What can we do to prepare? I’m going to give you a three-step strategy.

Step 1: Mental preparation - Set your goal

There are many activities a writer could be undertaking. You might want to do some planning, setting out a story arc of your novel. You could be having a research session; some specific historical facts or geographic information. It could be that you want to achieve a chapter or scene today, or a word count. This could be an editing session on a previous draft.

Whatever it is, set a realistic, achievable goal with a time limit. This is important because we’ll form metrics - measurements of what we are capable of - to use in future from these. I’ll talk about that later. And it will stop you drifting off into unfocused activities which might make you feel you have achieved nothing substantial.

Your goal must be, in some way measurable. Otherwise, how can you know if you achieved it? Here’s some examples of goals:

  • 2000 words of an environment description
  • A character sheet for your protagonist
  • Full line edit of chapter two
  • Three act structure for the romantic sub-plot

Not sure what you can achieve yet? Define something. We’ll adjust it later.

You might find that you want a back-up goal in case you stall completely on your initial choice. That can be dangerous, of course, letting you off from achieving those difficult items, but it might be better than becoming demoralised and wasting precious time. That will be a decision for you and how you work. I wouldn’t have more than two, however.

Step 2: Physical preparation - Set the scene

The last thing you would want is to be mentally prepared and then find the world is against you: you can’t find your notes, the kids are due home in ten minutes, your phone is running through its full range of noises.

For a productive session - as opposed to just one of those important, but ad hoc writing moments - get as many of the predictable, but manageable, distractions out of the way. If anything does go wrong, we’ll make a note about it in debriefing (see later).

Think of anything you need to achieve your goal (previous research notes to hand, files on your computer located, etc.) BEFORE you start and make sure you have them available. That might also include some refreshments or a snack if you’ve set yourself a long one.

I demanded a time limit on your goal earlier. You might want to keep going if you are in flow, but that’s the same as having an unstructured session and that’s not what we’re doing today. Set an alarm and stick to it. This will make sure we start generating those metrics as well (they’re coming).

Okay. Ready? Off you go!

Ring, ring! Awooga! Honk, honk! (or whatever noise your alarm makes)… or, you achieved your goal before the alarm went off?

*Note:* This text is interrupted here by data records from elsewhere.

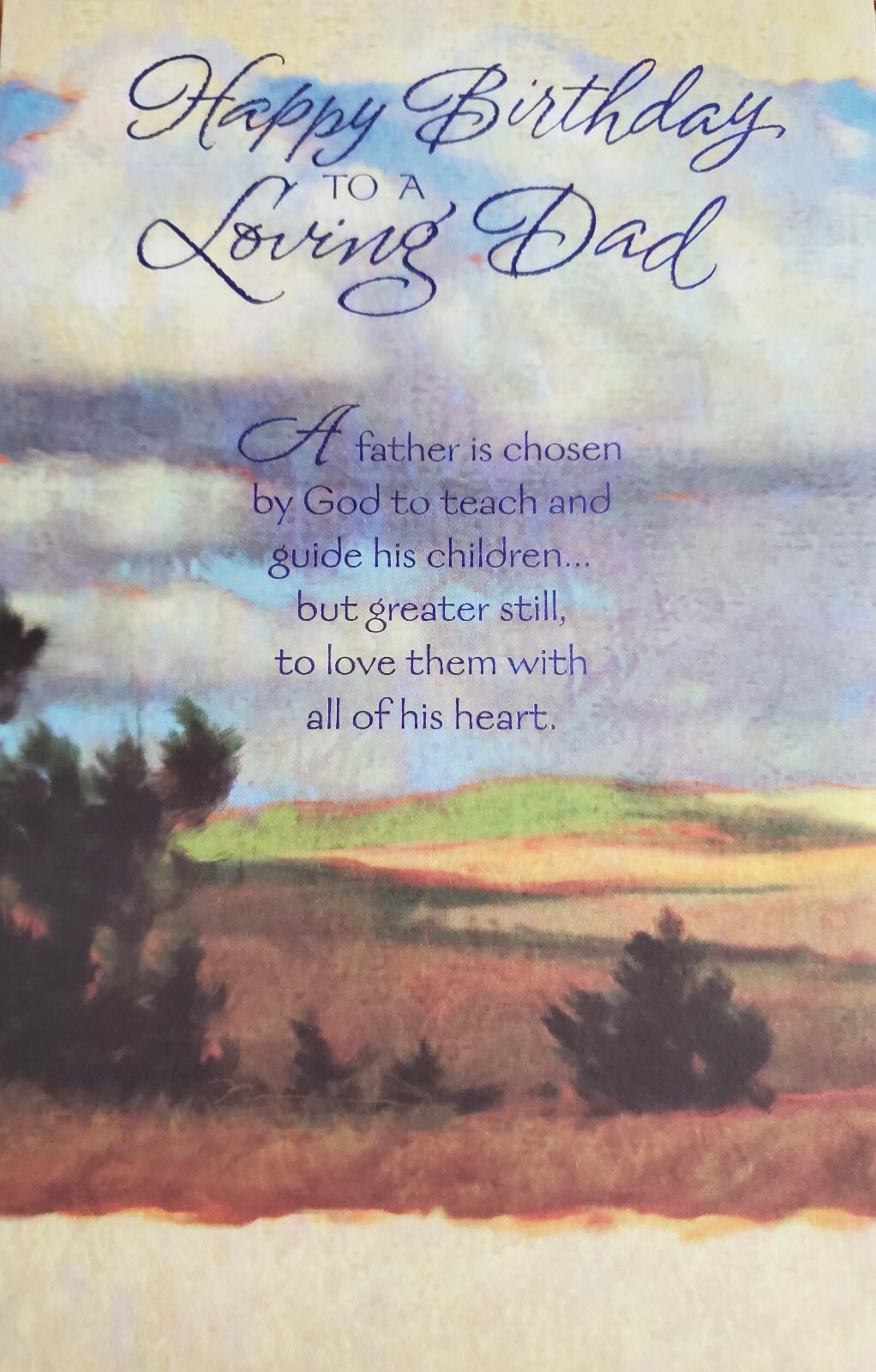 'Happy Birthday to a Loving Dad' birthday greeting card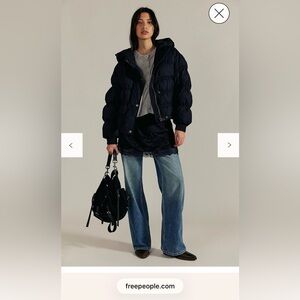 Free People Black Puffer Jacket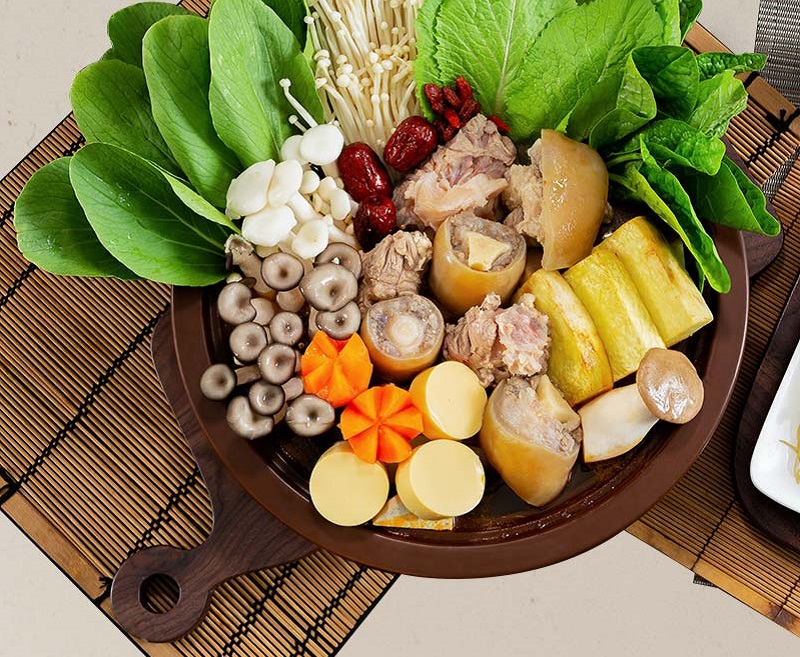 Những loại rau, nấm nhúng lẩu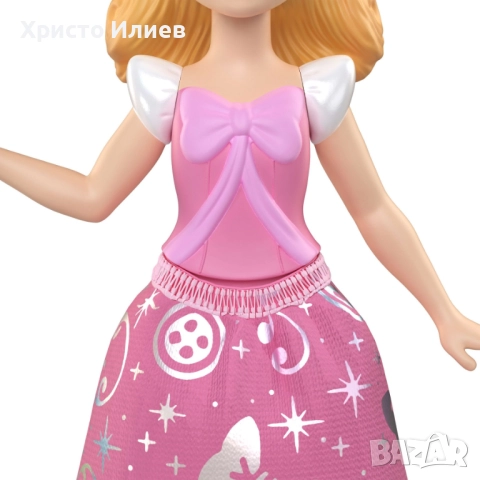 Мини кукла Пепеляшка в розов тоалет Disney Princess Cinderella, 9 cm, снимка 3 - Кукли - 52680193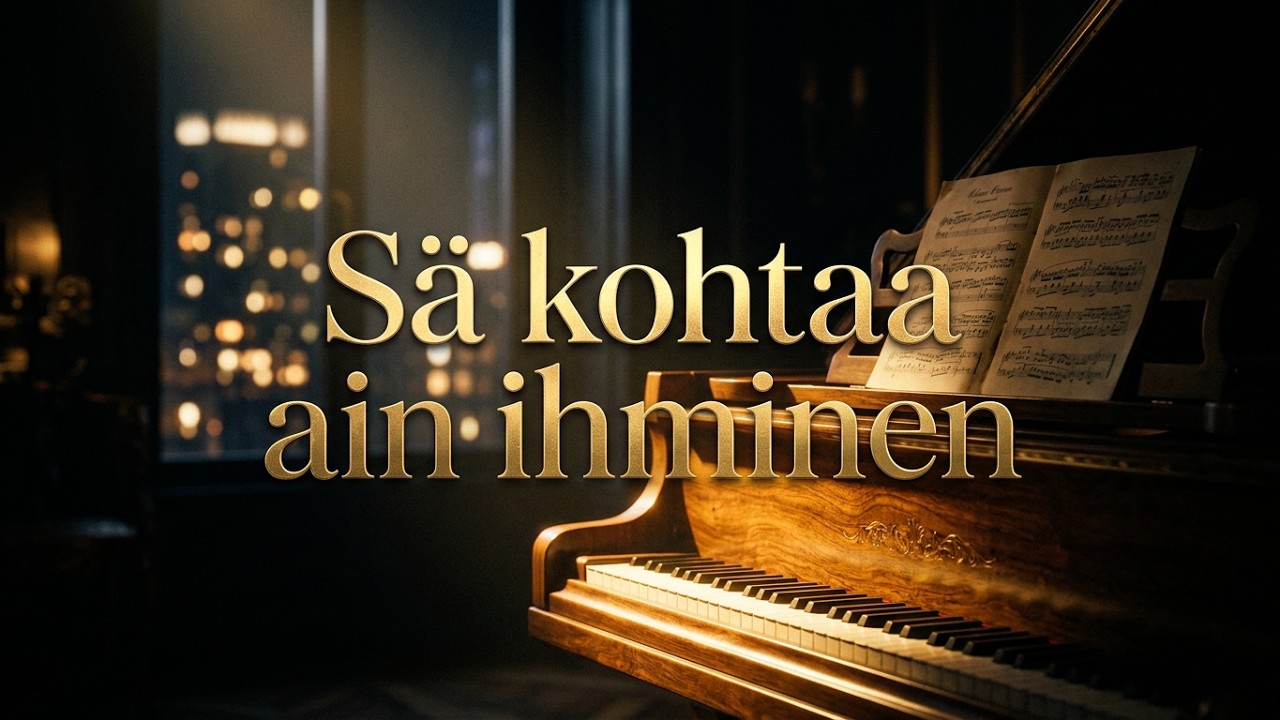 Sä kohtaa ain ihminen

Nice work!

Whichever it is, pens down… please.

Step 3: Future preparation - Record your score

Firstly, reward yourself: a deep breath, kettle on, or similar, marking that the session is over. But make it brief because there is an important final task that needs to be done as soon as possible after your efforts - and make sure it is very soon after because you won’t remember the details if you leave it too long.

I want you to keep a record of all your formal sessions: a diary or log book. In it, write what your goal was, the time estimate and whether you achieved it or not. If you didn’t achieve it, how much did you achieve? This is where a goal which has a very measurable deliverable is very useful. Record anything which went wrong during the session (next door banged on the door wanting to borrow sugar… again!) or anything which really helped you get there (my new editing software made things much easier).

This information might show you need more–or less–time to achieve things in future. It might point out that you need to be more organised because you found things hard to find, or you have to have a word with Mrs Higgins at no. 5 about your writing commitments. Note: I would always collect information from a few similar sessions before making a decision, unless it’s obvious; you might have just had a bad day.

You can also collect the metrics to work out how long it takes you to do things. Then you can give a reliable… well, some sort of timescale, to your publisher about how long it will take you to finish your next, great novel.

Are you prepared? Good luck with your work!